══ Page extract

The essential tool for elimination of the human role from the detection cycle is the possession of a highly reliable detector. However, different event detectors are not equally capable of detecting events and subsequently different detectors perform differently on different environments [2, 48, 49, 52]. This is due to the inconsistency of detector performance [22, 52]. But how can we overcome this difficulty? When we want to make an important decision in our daily routine, we probably ask for recommendations from different peoples from different perspectives. The similar idea is already broached in the machine learning which is entitled ensemble learning. Ensemble learning is robust solution for more accurate and relatively domain-independent classification and clustering [2, 16]. It also can be embedded in parallel computing paradigm to improve the efficiency [47]. However, the application of ensemble methods in event detection has received a little attention in the research literature [20, 23, 30, 45, 53] while theoretically it is believed that combining different detectors should provide a better anomalous space coverage [20, 49].

There are few works in the literature [2] that adapted ensemble methods to event detection. The first work [4] applies multiple classifiers for anomaly detection from real network traffic data. The authors showed that a few judiciously selected classifiers outperform many diverse classifiers. They propose a method called standard deviation normalized entropy of accuracy as a strategy for combining the classifiers. In another work [20] authors combine four diverse anomaly detectors for automated event labeling of network traffic data and create a data with ground truth. The strength of their approach relies on the synergy between detectors with different granularity. However, it is not specified as to how data can be considered as ground truth while not validated by an external knowledge source or human expert. Besides, the role of randomness and chance is not considered in the combination of the outputs of detectors.

In this work we aim at development of an approach for labeling and detection of events in unlabeled data by exploiting a combination of both ideas of ensemble learning and background knowledge. This approach has two main applications. Firstly, it can be used for creating benchmark data sets for evaluation of event detection algorithms and secondly can be used in a real world event detection problem when data nature is unknown and there is no access to human experts for labeling of data or verification of alarms.

════

### Complete the following
1. In the passage on ensemble methods for event detection, what strategy for combining classifiers does the first work it describes propose?
2. Continue the passage on ensemble methods for event detection, picking up after its final sentence.

══ Data supplied

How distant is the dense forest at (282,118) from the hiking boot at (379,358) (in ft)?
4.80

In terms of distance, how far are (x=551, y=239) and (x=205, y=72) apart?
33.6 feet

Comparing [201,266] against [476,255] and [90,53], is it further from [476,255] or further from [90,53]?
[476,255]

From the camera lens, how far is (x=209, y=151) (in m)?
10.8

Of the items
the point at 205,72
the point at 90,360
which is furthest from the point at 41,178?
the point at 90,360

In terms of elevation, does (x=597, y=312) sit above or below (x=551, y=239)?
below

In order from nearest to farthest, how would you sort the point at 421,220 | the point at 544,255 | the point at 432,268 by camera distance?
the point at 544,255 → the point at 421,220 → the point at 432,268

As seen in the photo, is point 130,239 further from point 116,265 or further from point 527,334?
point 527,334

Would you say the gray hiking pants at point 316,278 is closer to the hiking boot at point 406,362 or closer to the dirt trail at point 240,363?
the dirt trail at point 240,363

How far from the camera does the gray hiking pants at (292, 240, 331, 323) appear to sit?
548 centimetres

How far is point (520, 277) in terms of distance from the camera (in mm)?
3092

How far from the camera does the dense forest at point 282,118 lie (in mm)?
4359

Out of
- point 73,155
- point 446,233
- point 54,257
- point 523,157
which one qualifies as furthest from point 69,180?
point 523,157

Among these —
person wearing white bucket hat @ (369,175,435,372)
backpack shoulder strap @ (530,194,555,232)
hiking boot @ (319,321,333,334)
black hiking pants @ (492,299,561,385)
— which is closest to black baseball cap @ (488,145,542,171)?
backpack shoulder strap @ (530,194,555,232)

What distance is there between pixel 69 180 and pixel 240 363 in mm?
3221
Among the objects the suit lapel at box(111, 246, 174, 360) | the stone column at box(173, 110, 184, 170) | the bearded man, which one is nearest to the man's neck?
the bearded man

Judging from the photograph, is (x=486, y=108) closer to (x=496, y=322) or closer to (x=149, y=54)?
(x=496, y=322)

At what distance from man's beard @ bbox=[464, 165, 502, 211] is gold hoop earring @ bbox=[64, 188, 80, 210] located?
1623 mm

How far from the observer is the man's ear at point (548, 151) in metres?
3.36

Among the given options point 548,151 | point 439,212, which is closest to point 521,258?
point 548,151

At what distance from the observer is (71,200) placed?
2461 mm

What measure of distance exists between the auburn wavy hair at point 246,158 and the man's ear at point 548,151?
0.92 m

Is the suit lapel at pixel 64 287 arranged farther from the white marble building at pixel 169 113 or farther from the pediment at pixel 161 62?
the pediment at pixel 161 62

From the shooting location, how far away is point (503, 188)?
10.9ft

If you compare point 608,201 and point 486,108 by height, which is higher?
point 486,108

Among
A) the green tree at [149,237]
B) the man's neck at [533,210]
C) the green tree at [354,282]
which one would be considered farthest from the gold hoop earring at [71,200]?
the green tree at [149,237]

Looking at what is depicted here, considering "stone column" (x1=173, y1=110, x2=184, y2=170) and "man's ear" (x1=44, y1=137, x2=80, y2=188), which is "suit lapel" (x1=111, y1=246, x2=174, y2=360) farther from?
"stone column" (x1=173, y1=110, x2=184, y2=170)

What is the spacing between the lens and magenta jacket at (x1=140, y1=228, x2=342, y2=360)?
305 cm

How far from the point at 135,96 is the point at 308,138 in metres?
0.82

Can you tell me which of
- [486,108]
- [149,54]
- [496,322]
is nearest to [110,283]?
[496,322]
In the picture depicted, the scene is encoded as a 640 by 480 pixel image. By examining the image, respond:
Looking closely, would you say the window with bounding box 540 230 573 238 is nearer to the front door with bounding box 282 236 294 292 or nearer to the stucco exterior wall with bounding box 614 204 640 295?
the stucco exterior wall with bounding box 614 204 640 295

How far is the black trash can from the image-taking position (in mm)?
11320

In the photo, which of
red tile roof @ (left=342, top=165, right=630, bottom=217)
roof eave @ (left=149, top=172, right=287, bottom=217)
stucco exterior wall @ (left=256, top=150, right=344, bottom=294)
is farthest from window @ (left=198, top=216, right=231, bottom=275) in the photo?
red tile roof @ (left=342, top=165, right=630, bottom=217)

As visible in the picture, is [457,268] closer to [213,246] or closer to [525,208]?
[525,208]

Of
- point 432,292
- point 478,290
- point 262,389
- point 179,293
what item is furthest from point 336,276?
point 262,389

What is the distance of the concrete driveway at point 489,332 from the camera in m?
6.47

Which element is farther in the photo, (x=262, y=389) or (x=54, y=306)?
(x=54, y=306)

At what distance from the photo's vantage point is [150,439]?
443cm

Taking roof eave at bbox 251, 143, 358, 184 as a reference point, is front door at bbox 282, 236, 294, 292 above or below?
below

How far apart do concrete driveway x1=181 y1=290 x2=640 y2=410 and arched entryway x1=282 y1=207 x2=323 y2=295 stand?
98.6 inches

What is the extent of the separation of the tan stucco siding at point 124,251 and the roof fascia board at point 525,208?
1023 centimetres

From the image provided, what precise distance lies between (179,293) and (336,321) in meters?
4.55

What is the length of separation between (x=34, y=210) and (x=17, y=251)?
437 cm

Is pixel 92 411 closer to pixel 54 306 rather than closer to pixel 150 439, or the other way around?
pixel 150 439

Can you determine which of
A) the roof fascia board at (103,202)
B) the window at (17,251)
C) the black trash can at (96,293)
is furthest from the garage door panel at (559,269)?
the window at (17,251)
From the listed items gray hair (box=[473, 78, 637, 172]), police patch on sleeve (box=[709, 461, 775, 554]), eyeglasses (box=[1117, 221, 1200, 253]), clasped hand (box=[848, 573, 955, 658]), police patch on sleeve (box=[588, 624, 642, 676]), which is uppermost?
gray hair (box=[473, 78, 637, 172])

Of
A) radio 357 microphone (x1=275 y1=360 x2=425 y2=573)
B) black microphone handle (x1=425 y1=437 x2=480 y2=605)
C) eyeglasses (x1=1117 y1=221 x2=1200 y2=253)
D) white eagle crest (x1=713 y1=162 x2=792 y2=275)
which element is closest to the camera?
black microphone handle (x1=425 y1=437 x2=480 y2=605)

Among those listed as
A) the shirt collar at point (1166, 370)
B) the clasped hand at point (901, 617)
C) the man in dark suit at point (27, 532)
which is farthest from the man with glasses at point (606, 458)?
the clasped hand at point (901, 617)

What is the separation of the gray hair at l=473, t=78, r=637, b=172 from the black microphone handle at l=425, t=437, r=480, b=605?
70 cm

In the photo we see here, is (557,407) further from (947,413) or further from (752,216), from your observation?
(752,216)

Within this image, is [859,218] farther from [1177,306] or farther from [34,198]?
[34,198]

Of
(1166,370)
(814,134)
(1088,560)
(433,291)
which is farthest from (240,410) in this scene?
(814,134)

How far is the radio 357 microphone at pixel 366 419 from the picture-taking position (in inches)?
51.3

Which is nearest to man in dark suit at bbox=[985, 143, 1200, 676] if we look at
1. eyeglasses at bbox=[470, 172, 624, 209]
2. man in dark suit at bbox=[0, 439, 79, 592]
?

════

### Answers in order
1. Standard deviation normalized entropy of accuracy.

2.
In parallel to our main contribution, we perform a comparative study on different important issues in event detection such as learning strategy composed of unsupervised and semi-supervised, scale analysis, multiple denoising approaches, offline and online regression models and distance function in time series similarity estimation.

The rest of the paper is organized as follows: The next section identifies the main concepts for event detection and introduces the proposed model. The Sect. 3 presents a case study using a real data set, discusses the obtained results and presents a sensitivity analysis. The last section concludes the exposition presenting the final remarks.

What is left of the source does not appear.